==== DATA TO EXAMINE

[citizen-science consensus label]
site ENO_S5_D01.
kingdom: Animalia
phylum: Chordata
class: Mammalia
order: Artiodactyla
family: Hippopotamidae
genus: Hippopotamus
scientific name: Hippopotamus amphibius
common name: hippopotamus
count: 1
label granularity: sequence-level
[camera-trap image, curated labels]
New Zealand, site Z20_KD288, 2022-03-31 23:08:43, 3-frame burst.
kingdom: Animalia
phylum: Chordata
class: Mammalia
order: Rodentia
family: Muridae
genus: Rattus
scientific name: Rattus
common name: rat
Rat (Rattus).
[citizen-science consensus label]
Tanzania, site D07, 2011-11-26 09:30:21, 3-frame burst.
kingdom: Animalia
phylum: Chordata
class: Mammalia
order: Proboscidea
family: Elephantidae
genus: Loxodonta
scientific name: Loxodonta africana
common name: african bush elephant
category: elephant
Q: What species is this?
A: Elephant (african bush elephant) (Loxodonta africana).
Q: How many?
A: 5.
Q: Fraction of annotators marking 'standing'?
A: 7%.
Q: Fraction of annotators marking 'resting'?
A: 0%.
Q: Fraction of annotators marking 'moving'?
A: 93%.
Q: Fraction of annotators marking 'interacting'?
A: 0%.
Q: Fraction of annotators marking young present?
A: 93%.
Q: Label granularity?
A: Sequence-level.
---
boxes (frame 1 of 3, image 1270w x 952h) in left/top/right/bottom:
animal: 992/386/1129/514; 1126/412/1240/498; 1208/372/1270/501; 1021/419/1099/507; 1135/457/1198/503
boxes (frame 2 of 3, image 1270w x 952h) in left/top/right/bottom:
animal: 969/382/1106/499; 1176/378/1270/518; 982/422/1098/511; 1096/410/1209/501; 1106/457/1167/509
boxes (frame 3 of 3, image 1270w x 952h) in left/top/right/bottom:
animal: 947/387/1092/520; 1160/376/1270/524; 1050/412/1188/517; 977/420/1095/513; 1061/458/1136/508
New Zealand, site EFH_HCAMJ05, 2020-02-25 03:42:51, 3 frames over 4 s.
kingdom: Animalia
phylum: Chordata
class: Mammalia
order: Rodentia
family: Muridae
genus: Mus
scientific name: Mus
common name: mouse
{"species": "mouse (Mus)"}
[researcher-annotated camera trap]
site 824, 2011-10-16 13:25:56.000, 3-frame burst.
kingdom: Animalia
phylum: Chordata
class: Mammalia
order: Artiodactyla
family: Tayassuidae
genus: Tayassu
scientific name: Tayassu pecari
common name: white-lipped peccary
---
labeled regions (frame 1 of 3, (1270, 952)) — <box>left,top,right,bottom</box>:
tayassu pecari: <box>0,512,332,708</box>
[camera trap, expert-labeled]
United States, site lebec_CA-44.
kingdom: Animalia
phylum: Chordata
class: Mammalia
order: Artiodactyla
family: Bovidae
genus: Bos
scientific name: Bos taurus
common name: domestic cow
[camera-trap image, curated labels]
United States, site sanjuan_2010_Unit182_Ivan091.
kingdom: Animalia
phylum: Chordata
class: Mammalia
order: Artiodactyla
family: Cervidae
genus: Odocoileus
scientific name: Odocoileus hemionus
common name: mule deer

========

TASK TO CARRY OUT: Without omitting anything, set down all the entries above again.

WORKED SOLUTION:
[citizen-science consensus label]
site ENO_S5_D01.
kingdom: Animalia
phylum: Chordata
class: Mammalia
order: Artiodactyla
family: Hippopotamidae
genus: Hippopotamus
scientific name: Hippopotamus amphibius
common name: hippopotamus
count: 1
label granularity: sequence-level
[camera-trap image, curated labels]
New Zealand, site Z20_KD288, 2022-03-31 23:08:43, 3-frame burst.
kingdom: Animalia
phylum: Chordata
class: Mammalia
order: Rodentia
family: Muridae
genus: Rattus
scientific name: Rattus
common name: rat
Rat (Rattus).
[citizen-science consensus label]
Tanzania, site D07, 2011-11-26 09:30:21, 3-frame burst.
kingdom: Animalia
phylum: Chordata
class: Mammalia
order: Proboscidea
family: Elephantidae
genus: Loxodonta
scientific name: Loxodonta africana
common name: african bush elephant
category: elephant
Q: What species is this?
A: Elephant (african bush elephant) (Loxodonta africana).
Q: How many?
A: 5.
Q: Fraction of annotators marking 'standing'?
A: 7%.
Q: Fraction of annotators marking 'resting'?
A: 0%.
Q: Fraction of annotators marking 'moving'?
A: 93%.
Q: Fraction of annotators marking 'interacting'?
A: 0%.
Q: Fraction of annotators marking young present?
A: 93%.
Q: Label granularity?
A: Sequence-level.
---
boxes (frame 1 of 3, image 1270w x 952h) in left/top/right/bottom:
animal: 992/386/1129/514; 1126/412/1240/498; 1208/372/1270/501; 1021/419/1099/507; 1135/457/1198/503
boxes (frame 2 of 3, image 1270w x 952h) in left/top/right/bottom:
animal: 969/382/1106/499; 1176/378/1270/518; 982/422/1098/511; 1096/410/1209/501; 1106/457/1167/509
boxes (frame 3 of 3, image 1270w x 952h) in left/top/right/bottom:
animal: 947/387/1092/520; 1160/376/1270/524; 1050/412/1188/517; 977/420/1095/513; 1061/458/1136/508
New Zealand, site EFH_HCAMJ05, 2020-02-25 03:42:51, 3 frames over 4 s.
kingdom: Animalia
phylum: Chordata
class: Mammalia
order: Rodentia
family: Muridae
genus: Mus
scientific name: Mus
common name: mouse
{"species": "mouse (Mus)"}
[researcher-annotated camera trap]
site 824, 2011-10-16 13:25:56.000, 3-frame burst.
kingdom: Animalia
phylum: Chordata
class: Mammalia
order: Artiodactyla
family: Tayassuidae
genus: Tayassu
scientific name: Tayassu pecari
common name: white-lipped peccary
---
labeled regions (frame 1 of 3, (1270, 952)) — <box>left,top,right,bottom</box>:
tayassu pecari: <box>0,512,332,708</box>
[camera trap, expert-labeled]
United States, site lebec_CA-44.
kingdom: Animalia
phylum: Chordata
class: Mammalia
order: Artiodactyla
family: Bovidae
genus: Bos
scientific name: Bos taurus
common name: domestic cow
[camera-trap image, curated labels]
United States, site sanjuan_2010_Unit182_Ivan091.
kingdom: Animalia
phylum: Chordata
class: Mammalia
order: Artiodactyla
family: Cervidae
genus: Odocoileus
scientific name: Odocoileus hemionus
common name: mule deer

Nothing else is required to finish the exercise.